Rainie didn’t say anything. She didn’t have the words to comfort him.

“Someone else pulled that trigger,” Shep said tiredly, stubbornly. “Mark my words. And you gotta help me prove it, because a state detective and a federal agent aren’t going to care. They don’t live here. They don’t know Danny the way we do. So it’s just you and me. The way it was fourteen years ago. Just you and me again.”

“You didn’t do me any favors fourteen years ago, Shep.”

Shep’s gaze simply fell to the deck.

Rainie sighed. She moved over to the deck railing and dumped out her bottle of beer. She said what she needed to say, soft, so no one could hear.

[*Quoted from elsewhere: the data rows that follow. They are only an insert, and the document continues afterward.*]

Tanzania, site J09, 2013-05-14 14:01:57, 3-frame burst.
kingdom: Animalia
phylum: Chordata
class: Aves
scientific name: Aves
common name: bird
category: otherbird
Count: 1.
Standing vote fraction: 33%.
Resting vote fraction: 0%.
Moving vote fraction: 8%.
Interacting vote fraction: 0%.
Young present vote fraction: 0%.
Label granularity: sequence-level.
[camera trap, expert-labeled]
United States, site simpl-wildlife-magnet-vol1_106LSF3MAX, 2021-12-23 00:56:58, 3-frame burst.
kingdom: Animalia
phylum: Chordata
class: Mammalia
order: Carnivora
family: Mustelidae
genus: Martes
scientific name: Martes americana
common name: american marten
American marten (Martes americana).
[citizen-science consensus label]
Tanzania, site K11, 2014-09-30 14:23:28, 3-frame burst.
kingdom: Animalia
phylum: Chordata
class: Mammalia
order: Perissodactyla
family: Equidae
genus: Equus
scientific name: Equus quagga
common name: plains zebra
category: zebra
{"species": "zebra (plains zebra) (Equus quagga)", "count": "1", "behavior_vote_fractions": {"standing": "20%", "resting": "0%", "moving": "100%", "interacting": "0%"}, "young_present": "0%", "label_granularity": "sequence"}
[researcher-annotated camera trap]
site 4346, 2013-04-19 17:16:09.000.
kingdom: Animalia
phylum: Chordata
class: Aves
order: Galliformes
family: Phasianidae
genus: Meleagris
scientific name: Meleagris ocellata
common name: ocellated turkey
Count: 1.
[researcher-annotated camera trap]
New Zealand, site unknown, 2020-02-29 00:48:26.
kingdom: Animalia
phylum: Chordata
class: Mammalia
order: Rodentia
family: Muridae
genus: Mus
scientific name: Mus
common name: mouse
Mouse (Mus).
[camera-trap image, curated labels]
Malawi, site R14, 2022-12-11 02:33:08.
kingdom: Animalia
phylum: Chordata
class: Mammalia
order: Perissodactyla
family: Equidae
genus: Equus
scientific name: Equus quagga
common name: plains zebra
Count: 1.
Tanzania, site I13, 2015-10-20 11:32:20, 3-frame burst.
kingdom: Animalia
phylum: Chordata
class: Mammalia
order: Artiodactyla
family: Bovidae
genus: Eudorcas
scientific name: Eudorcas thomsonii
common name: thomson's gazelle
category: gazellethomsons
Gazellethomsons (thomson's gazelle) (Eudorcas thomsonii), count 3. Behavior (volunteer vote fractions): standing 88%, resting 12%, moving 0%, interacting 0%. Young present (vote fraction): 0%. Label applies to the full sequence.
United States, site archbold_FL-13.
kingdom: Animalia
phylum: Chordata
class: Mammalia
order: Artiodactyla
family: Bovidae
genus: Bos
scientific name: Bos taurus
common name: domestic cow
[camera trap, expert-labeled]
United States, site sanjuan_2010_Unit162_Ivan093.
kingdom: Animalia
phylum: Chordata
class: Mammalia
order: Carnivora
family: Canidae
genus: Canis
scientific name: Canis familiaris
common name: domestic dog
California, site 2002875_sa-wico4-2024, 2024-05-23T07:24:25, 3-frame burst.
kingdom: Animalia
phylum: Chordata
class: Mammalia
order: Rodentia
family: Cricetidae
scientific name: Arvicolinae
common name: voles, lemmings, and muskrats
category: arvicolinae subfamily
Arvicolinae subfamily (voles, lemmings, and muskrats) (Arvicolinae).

Shep didn’t pry. He knew better after all these years.

After a moment she turned back to him. “Come on, Shep. I’ll drive you home.”

         

CROUCHED BEHIND A DENSE
cover of trees, the man finally released his breath. It had been no good. She always ducked her head when she spoke, so even with the binoculars he couldn’t see clearly enough. Maybe if he brought a video camera one night. He could record her actions, then play them back for someone who specialized in lip-reading. An expert might be able to see enough.

But that would be sharing. He didn’t want to share. Rainie was special. His.

He planned to keep it that way.

The man rocked back on his heels, pursing his lips as he considered his options. His head was buzzing a bit. He’d stayed in the bar long enough to have two beers, even though he shouldn’t have. But Ruddy-Face had still been standing there, looking down at him all stern and tough. It had punched buttons better left alone and he’d found he couldn’t back down. So he’d stayed, drinking down beer he couldn’t taste and feeling that measured, hateful stare.

Then he’d simply started to laugh. The whole thing was too damn funny for words. Old men thinking war would be good for kids. Give ’em a Hitler and they won’t have to kill one another.

The man had started to laugh, and he was still laughing when he left the bar, watching old Ruddy-Face shake his head. Fuck Ruddy-Face. Fuck ’em all. If only they knew . . .

The first time the man had picked a town for one of his projects, he hadn’t been anxious. More like curious about what he could do. He’d had a vision. It started as a dream late at night, a way to pass the hours when he was alone and no one cared. Then it took over his waking hours. It became an obsession, a fierce, burning need gnawing away at his gut.

Show the old man. Show up the old man. Fucking show up the old fucking man. He’d head out to the cemetery, guzzling hundred-dollar bottles of the fucker’s precious brandy and feeling the fury beat like a drum in his veins.
You think I’m weak? You think I’m dumb?